Click here to do these on a digital whiteboard. Note that these are a repeat of the holiday questions.
Q1
Answer
A circle has equation $x^2 + y^2 + 2x - 4y - 8 = 0$
  1. Find the centre and radius of the circle.
  2. The circle passes through the point $(-3, k)$ where $k < 0$. Find $k$.
  3. Find the coordinates of the points where the circle meets the line $x + y = 6$.

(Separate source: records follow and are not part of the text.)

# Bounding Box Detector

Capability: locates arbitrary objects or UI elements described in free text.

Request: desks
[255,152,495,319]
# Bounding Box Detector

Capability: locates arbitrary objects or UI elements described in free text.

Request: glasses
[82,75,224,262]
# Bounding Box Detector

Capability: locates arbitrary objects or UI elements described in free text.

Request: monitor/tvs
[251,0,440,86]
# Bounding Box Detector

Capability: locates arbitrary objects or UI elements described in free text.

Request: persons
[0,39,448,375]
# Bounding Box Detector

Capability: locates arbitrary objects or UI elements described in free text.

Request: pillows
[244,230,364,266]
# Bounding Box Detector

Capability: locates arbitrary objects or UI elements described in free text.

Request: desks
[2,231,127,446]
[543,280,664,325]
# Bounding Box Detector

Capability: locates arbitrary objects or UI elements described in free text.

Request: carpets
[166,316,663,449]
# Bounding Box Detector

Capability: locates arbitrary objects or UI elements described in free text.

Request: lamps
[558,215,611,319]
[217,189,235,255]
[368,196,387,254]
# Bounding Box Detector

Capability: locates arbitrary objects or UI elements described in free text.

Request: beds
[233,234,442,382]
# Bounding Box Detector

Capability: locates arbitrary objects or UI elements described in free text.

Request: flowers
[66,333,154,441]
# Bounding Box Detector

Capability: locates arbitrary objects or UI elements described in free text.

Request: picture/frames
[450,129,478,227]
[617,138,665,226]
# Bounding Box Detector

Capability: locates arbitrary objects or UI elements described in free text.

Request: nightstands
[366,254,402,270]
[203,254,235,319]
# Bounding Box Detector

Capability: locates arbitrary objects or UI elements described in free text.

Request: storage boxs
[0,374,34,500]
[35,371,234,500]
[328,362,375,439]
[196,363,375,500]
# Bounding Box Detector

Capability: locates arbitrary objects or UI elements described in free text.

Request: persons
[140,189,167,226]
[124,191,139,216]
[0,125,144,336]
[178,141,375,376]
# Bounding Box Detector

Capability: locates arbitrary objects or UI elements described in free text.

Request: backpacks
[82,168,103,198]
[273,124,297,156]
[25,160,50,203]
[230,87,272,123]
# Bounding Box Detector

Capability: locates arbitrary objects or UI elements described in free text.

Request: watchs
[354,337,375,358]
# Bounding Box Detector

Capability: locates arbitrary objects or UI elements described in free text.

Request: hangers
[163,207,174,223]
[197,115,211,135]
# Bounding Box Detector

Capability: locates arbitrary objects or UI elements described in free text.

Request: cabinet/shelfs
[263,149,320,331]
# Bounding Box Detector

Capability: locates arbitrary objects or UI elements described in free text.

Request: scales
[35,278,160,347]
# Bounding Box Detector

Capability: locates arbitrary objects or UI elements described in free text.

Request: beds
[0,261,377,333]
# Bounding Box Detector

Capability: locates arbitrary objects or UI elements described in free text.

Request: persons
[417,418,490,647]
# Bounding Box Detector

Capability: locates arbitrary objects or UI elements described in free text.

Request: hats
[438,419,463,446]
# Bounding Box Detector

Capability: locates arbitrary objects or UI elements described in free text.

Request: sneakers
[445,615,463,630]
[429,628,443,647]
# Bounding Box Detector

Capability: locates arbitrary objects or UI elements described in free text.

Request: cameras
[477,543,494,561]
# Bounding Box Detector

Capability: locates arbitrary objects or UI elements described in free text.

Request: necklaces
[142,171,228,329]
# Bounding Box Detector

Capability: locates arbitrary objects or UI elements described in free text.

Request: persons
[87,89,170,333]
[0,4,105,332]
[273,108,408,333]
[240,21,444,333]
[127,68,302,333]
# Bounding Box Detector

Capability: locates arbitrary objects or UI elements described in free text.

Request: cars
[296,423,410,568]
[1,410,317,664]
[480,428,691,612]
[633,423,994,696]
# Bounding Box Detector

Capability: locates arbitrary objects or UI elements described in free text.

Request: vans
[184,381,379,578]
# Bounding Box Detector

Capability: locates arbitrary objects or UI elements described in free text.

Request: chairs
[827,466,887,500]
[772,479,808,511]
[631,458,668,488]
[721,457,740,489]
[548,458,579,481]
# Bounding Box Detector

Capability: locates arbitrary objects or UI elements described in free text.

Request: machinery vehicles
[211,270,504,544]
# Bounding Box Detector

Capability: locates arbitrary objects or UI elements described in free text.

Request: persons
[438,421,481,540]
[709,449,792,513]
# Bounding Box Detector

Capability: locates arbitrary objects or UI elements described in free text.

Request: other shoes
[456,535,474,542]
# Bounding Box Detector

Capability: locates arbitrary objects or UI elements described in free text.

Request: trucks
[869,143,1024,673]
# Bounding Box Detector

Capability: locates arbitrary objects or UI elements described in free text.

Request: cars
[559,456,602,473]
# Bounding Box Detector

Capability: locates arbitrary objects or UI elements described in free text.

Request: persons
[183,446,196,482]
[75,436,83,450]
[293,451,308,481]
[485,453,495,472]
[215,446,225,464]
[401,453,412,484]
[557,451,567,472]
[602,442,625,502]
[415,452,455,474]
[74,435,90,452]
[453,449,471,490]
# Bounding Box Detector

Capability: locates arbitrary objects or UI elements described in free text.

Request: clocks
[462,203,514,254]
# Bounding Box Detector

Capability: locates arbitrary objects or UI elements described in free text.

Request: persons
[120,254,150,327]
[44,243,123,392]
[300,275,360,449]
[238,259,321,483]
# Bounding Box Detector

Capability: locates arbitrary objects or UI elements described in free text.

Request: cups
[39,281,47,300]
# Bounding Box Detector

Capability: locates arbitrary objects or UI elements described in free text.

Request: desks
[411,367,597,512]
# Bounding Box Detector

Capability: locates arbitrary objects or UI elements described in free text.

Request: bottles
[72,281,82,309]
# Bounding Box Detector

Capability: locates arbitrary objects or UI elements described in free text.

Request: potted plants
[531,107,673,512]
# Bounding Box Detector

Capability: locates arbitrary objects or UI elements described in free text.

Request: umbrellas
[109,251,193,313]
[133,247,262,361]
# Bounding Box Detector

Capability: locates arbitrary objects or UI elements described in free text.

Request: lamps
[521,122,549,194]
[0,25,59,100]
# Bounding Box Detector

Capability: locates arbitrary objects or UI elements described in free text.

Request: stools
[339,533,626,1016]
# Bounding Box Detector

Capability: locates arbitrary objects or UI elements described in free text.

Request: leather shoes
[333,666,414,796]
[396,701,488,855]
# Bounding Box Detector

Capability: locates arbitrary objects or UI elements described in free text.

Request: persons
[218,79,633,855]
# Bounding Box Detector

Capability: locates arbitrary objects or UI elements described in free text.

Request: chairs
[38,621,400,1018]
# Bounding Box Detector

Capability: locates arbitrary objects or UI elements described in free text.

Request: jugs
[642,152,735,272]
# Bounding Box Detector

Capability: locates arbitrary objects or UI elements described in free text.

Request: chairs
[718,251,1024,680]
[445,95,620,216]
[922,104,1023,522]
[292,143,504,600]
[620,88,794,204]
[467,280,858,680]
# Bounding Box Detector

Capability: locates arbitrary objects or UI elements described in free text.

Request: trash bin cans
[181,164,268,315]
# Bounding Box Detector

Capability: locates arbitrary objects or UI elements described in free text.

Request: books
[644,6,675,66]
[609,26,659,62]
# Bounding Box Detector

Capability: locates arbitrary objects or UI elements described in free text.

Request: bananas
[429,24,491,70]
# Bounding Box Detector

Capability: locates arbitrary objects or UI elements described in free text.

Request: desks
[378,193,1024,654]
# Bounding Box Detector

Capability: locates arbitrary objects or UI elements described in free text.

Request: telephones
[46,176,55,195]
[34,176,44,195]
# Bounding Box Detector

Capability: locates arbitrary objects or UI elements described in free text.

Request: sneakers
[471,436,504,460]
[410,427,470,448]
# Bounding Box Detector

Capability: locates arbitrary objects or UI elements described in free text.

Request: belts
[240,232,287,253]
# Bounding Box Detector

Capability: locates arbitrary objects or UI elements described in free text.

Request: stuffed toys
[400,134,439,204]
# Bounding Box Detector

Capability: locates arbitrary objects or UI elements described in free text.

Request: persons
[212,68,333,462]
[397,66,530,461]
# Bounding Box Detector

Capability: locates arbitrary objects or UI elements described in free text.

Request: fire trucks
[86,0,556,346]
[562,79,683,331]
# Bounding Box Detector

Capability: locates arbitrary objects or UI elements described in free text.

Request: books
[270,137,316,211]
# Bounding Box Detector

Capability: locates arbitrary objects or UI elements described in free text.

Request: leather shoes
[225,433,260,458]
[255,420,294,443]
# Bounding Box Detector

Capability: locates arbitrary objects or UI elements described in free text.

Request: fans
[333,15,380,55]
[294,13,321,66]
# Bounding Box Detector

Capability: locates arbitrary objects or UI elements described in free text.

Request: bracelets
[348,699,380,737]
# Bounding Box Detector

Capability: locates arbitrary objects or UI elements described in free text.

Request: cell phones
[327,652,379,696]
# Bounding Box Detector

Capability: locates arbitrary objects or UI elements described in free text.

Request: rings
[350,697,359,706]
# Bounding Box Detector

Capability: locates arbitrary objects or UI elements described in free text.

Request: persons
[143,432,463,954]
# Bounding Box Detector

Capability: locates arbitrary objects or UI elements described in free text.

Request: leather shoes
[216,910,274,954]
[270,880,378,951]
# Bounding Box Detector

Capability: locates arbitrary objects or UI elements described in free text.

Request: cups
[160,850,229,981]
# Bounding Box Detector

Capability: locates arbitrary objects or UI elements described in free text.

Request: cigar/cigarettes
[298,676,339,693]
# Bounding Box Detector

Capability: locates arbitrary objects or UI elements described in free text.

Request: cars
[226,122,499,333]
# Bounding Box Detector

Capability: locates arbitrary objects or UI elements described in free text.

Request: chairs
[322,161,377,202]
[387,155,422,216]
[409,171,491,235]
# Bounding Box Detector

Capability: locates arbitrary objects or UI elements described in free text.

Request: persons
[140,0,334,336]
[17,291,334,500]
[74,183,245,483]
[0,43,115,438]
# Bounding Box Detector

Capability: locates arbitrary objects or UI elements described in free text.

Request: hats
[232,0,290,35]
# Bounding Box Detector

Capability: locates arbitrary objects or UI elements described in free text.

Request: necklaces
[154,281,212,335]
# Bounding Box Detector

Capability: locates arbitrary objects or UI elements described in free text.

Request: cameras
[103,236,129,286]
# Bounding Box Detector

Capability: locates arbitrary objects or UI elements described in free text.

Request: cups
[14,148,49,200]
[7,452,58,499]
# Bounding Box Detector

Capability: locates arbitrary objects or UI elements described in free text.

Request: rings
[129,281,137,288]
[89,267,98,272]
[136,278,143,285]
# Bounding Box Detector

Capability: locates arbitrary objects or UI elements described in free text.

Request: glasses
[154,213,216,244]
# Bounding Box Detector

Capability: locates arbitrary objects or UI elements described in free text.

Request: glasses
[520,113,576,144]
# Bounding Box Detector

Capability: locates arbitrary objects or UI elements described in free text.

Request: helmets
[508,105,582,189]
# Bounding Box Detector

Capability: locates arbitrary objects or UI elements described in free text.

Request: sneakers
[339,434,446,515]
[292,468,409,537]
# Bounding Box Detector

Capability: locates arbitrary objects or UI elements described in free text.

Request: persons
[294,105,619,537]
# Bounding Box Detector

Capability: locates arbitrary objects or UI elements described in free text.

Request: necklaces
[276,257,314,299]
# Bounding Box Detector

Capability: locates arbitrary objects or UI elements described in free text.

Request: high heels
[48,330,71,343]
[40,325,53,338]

  1. $(-1, 2)$ radius $\sqrt{13}$
  2. $-1$
  3. $(1, 5)$ and $(2,4)$
Q2
Answer
For the curve $y = x^3 - 3x^2 + 4$
  1. Find the coordinates of the stationary points
  2. Determine whether each is a maximum or minimum
  3. For what values of $x$ is the curve increasing?
  1. $(0, 4)$ and $(2,0)$
  2. max, min
  3. $x < 0$, $x > 2$
Q3
Answer
Express the following as a single logarithm
  1. $\log_a 2 + \log_a 3$
  2. $2\log_{10} x - 3\log_{10} y$
  1. $\log_a 6$
  2. $\log_{10}\dfrac{x^2}{y^3}$
Q4
Answer
Express $\sqrt{45} + \dfrac{20}{\sqrt{5}}$ in the form $k\sqrt{5}$ where $k$ is an integer.
$7\sqrt{5}$